§ **AUFGABEN**:
1. Mit wem kümmert sich Markus laut dem Auszug zum Film „Neubau“ um Alma?
2. Fasse den Absatz im Auszug zum Film „Neubau“, der mit „Da ist viel mehr“ beginnt, als Stichpunktliste zusammen.
3. Schreibe den Auszug zum Film „Neubau“ nach seinem letzten Satz weiter.

Markus (Tucké Royale) ist hin- und hergerissen zwischen der Liebe zu seinen pflegebedürftigen Omas in der Uckermark und der Sehnsucht nach einem anderen Leben in Berlin (Bild: Salzgeber)
5. April 2021, 05:59h 3 Min. Von
Es ist fast immer eine gute Idee, einen Film mit einer Sexszene zu beginnen. Markus (Tucké Royale) und sein Bettgefährte kommen sich nahe, aber nicht so, dass es zu routiniert wirkt. Es ist leidenschaftlich, neugierig und alles andere als 08/15. Doch ist es einmalig? Der Mann wird nicht mehr auftauchen. Und der Sex wird unterbrochen von einem Anruf, den der junge Mann annehmen muss.
Manche werden "Neubau" vorwerfen, nach wenigen Minuten schon all sein Pulver verschossen zu haben. Doch die Sexszene ist keine Effekthascherei, kein voyeuristisches Zwischenspiel. Ja, auch, aber eben nicht nur die Sexualität definiert Markus' Lebensentwurf.
Ein bescheidenes, prekäres Leben in der Provinz
Da ist viel mehr, und einiges widerspricht sich und schließt sich sogar aus. Markus ist irgendwo zwischen Mitte 20 und Mitte 30. Er lebt in der Uckermark, im Inbegriff deutscher Provinz. Er hat zwei Omas, die wohl ein Paar sind. Alma ist dement, gemeinsam mit Sabine kümmert er sich um sie. Er füttert Emus und bekommt doch Post vom Jobcenter. Es ist ein bescheidenes, prekäres Leben – nicht nur finanziell, sondern auch emotional.

§ **GESAMMELTE DATEN**:
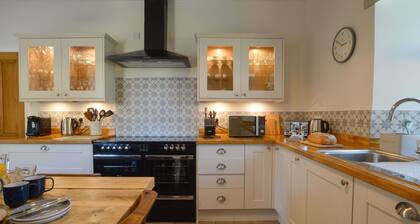 Wonderful private villa with hot tub, WIFI, TV, patio, pets allowed, panoramic view and parking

§ **ANTWORTEN**:
1. Mit Sabine.

2.
- Markus ist zwischen Mitte 20 und Mitte 30.
- Er lebt in der Uckermark, dem Inbegriff deutscher Provinz.
- Er hat zwei Omas, die wohl ein Paar sind.
- Alma ist dement. Er kümmert sich gemeinsam mit Sabine um sie.
- Er füttert Emus, bekommt aber Post vom Jobcenter.
- Sein Leben ist bescheiden und prekär, finanziell wie emotional.

3.
Markus hat ein Ziel am Horizont: Berlin. Er sehnt sich nach der Queerness der Hauptstadt, will sein Stück vom Kuchen haben, so der Einsamkeit entfliehen. So sehr, dass ihm irgendwann queere Menschen beinahe apotheotisch erscheinen – was ihn verunsichert und anzieht zugleich. Eine Ambivalenz, die den ganzen Film beherrscht.
Die Koffer sind schon gepackt
"Neubau" ist der erste Spielfilm von Regisseur Johannes Maria Schmitt. Er basiert auf dem Drehbuch von Tucké Royale, der auch die Hauptfigur Markus verkörpert. Sie nennen ihren Film "Heimatfilm": Sie kehren dieses ursprünglich kitschig-verklärende Heile-Welt-Nachkriegsgenre um in eine Geschichte, die authentisch vom Leben einer besonderen Figur erzählt.
Authentisch, weil die Weite der Natur tatsächlich sehr nah dran ist an der heilen Welt, weil die Fürsorge bis Aufopferung für die Omas rührend und bestärkend ist, und weil da dennoch der nachvollziehbare Drang nach mehr in Markus ist. Als er sich schließlich verliebt, macht das die Entscheidungen noch schwieriger. Dabei sind die Koffer schon gepackt.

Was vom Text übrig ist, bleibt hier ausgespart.